Demonstrasi yang terjadi di Indonesia ini menarik sorotan media global seperti CNN, Aljazeera, The Strait Times (Singapura), dan lainnnya. Banyak kedutaan besar yang menghimbau warganya untuk menjaga keselamatan dan menjauhi area bahaya.
Sementara itu, di era kecanggihan teknologi, pencerdasan dari dan kepada netizen Indonesia menjadi salah satu daya tarik tersendiri. Pengamat dan mahasiswa beramai-ramai menekankan untuk tetap fokus pada tuntutan awal dan pada narasi perjuangan yang dibawa selama unjuk rasa.
Hal ini penting untuk menghindari upaya provokasi yang bisa membelokkan tujuan awal. Hati-hati terhadap upaya-upaya yang pembenturan yang korbannya adalah rakyat.
Tujuan aksi bukan untuk menimbulkan kerusakan, tapi untuk mencapai tujuan yang berkeadilan atas nama rakyat. Demo silakan, tapi tetap beradab dan dalam batas.

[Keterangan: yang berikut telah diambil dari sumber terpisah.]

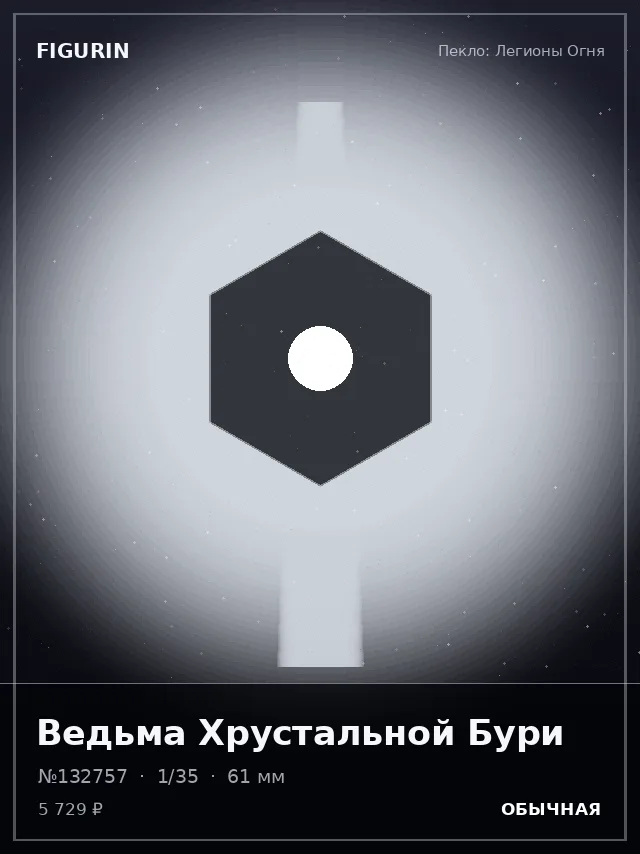 Ведьма Хрустальной Бури — премиальная фигурка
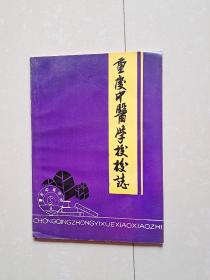 重庆 志书 系列：重庆中医学校《重庆中医学校校志》  1951--1989年。(书柜2号)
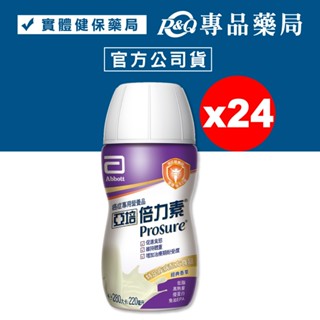 亞培 倍力素 220ml 24入/箱 (癌症病患專用配方) 專品藥局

Ketika Amarah Rakyat Memuncak
Aksi yang terjadi bertepatan dengan bulan kemerdekaan Indonesia bukan tanpa sebab, namun merupakan sebuah puncak kemarahan rakyat Indonesia kepada para pejabat publik. Masyarakat setiap bulannya selalui dihantui keresahan di tengah sulitnya bertahan hidup. Banyak isu yang digelorakan.
Para guru yang harus berjuang dengan sistem pendidikan dan gaji yang pas-pasan, tiba-tiba berubah menjadi beban negara akibat pernyataan yang tidak bisa dikondisikan. Padahal, mereka adalah sosok-sosok yang berjuang memenuhi amanat UUD 1945 untuk mencerdaskan kehidupan bangsa.
Di saat rakyat hidup dalam bayang-bayang kemiskinan, PHK merajalela, kesulitan lapangan kerja, dan beban pajak yang harus dipikul, muncul wacana kenaikan tunjangan bagi anggota DPR. Sementara para koruptor masih berkeliaran tidak mendapat hukuman.
Rakyat bukan mainan, yang bisa diombang-ambingkan dalam uji coba kebijakan. Rakyat bukan kasta rendahan yang bisa terus diperah dan diremehkan. Ketika sudah pada puncaknya, rakyat akan menuntut pada apa yang harusnya menjadi hak mereka.
Dalam demokrasi yang dijunjung tinggi, suara rakyat adalah suara Tuhan. Mereka yang mengemban amanah rakyat harus bertanggung jawab sesuai peran dan fungsinya dalam memperjuangkan keadilan.
Jika pejabat dalam bertutur bahasa saja tidak beradab, lalu apa yang mau diteladankan pada rakyat? Rakyat membutuhkan pejabat yang siap membersamai dalam jurang keputusasaan, bukan pejabat yang melarikan diri atau malah bersuka ria di atas penderitaan.